- Born: Marcello Luigi Michele Antonio Bich 29 July 1914 Turin, Italy
- Died: 30 May 1994 (aged 79) Paris, France
- Education: University of Paris
- Children: 11
- Engineering career
- Institutions: Société Bic
- Projects: Ballpoint pens; lighters; razors;

= Marcel Bich =

Co-founder of Bic (1914–1994)

Marcel Bich, Baron Bich (/fr/; 29 July 1914 – 30 May 1994) was an Italian-French manufacturer and co-founder of Bic, the world's leading producer of ballpoint pens, lighters and razors.

==Early years==
He was born in Turin, Italy, on 29 July 1914 to Aimé-Mario Bich (1882–1955) and Marie Muffat de Saint-Amour de Chanaz (1886–1967).
The Bich family originated at Châtillon, and earlier in the Valtournenche valley, in the Aosta Valley. King Charles Albert of Sardinia granted Emmanuel Bich, mayor of Aosta, the title of baron in 1841. Emmanuel's grandson Aimé-Mario Bich, the father of Marcel Bich, was an engineer who moved to France after failing to gain commercial success in Italy.

The Bich family moved to Spain and then to France where Marcel was naturalised as a French citizen in 1932 and later studied law at the University of Paris. He served in the French Air Force at the outset of World War II.

==Business success==
In 1944, Marcel Bich and his partner, Édouard Buffard, bought an empty factory in the Paris suburb of Clichy, where they began the production of inexpensive pen holders and pencil cases.

Bich was originally a skeptic of ballpoint pens, which at the time were unreliable and leaked. In 1946, however, by observing the channel made by the wheel of his wheelbarrow in the ground, he understood the unique selling point of the ballpoint pen. Just as the wheel made transporting items easier, the ball could allow the hand to be free from the constraints of the pen nib and make writing more fluid.

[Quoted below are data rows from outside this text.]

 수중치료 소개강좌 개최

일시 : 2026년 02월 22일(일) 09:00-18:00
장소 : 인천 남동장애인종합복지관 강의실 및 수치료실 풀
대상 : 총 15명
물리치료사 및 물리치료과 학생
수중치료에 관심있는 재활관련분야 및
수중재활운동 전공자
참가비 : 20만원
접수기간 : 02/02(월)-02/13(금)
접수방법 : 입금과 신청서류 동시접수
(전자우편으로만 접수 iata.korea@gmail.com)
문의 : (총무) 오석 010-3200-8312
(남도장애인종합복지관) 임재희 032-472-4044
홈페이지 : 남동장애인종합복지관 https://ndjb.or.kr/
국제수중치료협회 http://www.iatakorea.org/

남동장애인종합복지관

Marcel Bich bought the patent for the ballpoint pen for US$2 million from Hungarian László Bíró who had been producing such pens since 1943 in Argentina. Using Swiss watchmaking tools, he devised a manufacturing process that produced stainless-steel balls for the tip of the pen, and the Bic Cristal ballpoint pen became his first product in 1950. The Bic Cristal ballpoint pen went on to become a worldwide best-seller. He then invented the famous four-color pen in 1969. These designs remains mostly unchanged today. Bich formed Société Bic in 1953.

Bich partnered with poster designer Raymond Savignac to create the company's advertisements, who created the Bic Boy that later became part of the company's official logo. Bic won the first French Oscar for advertising, sponsored the Tour de France, and became an essential item and a household name.

Between 1950 and the 1970s, Bic expanded globally, into Italy, the Netherlands, Austria, Switzerland and Spain, followed by South America and North America.

In 1973, Bic introduced a disposable pocket lighter that could provide 3,000 lights before wearing out. In 1975, the brand released the one-piece polystyrene razor, the first single-piece disposable razor with an integrated blade and a lightweight plastic handle.

The company formed by Bich still exists as the Société Bic Group and is listed on the Paris Stock Exchange and majority-owned by his family.

Bich stepped down as Chairman of Societe Bic in 1993. He was succeeded by his son, Bruno, who served as chairman for 25 years, 15 of which also as CEO. Marcel's grandson Gonzalve Bich has been CEO since 2018.

==Yacht racing and sailing==
Bich was a keen sailor. He funded four campaigns to compete in the trials to select a challenger for the America's Cup in 1970, 1974, 1977 and 1980, and was inducted, posthumously, into the America's Cup Hall of Fame in 1998.

==Personal life ==
Bich was one of three children; he had a sister Marie Thérèse Louise Antoinette Léandra Bich (1913–1970) and brother Albert Bich (1916–1989).

He was married to Louise Chamussy in 1937. After her death in 1950 he married Jacqueline de Dufourq (1911–2007, divorced) and, in 1956, Laurence Courier de Mère (1932–). He had 11 children.

== Death ==
He died on 30 May 1994 in Paris, aged 79. His first wife, Louise Chamussy, died in 1950. He was survived by his wife, Laurence Courier de Mère, 11 children and several grandchildren and great-grandchildren.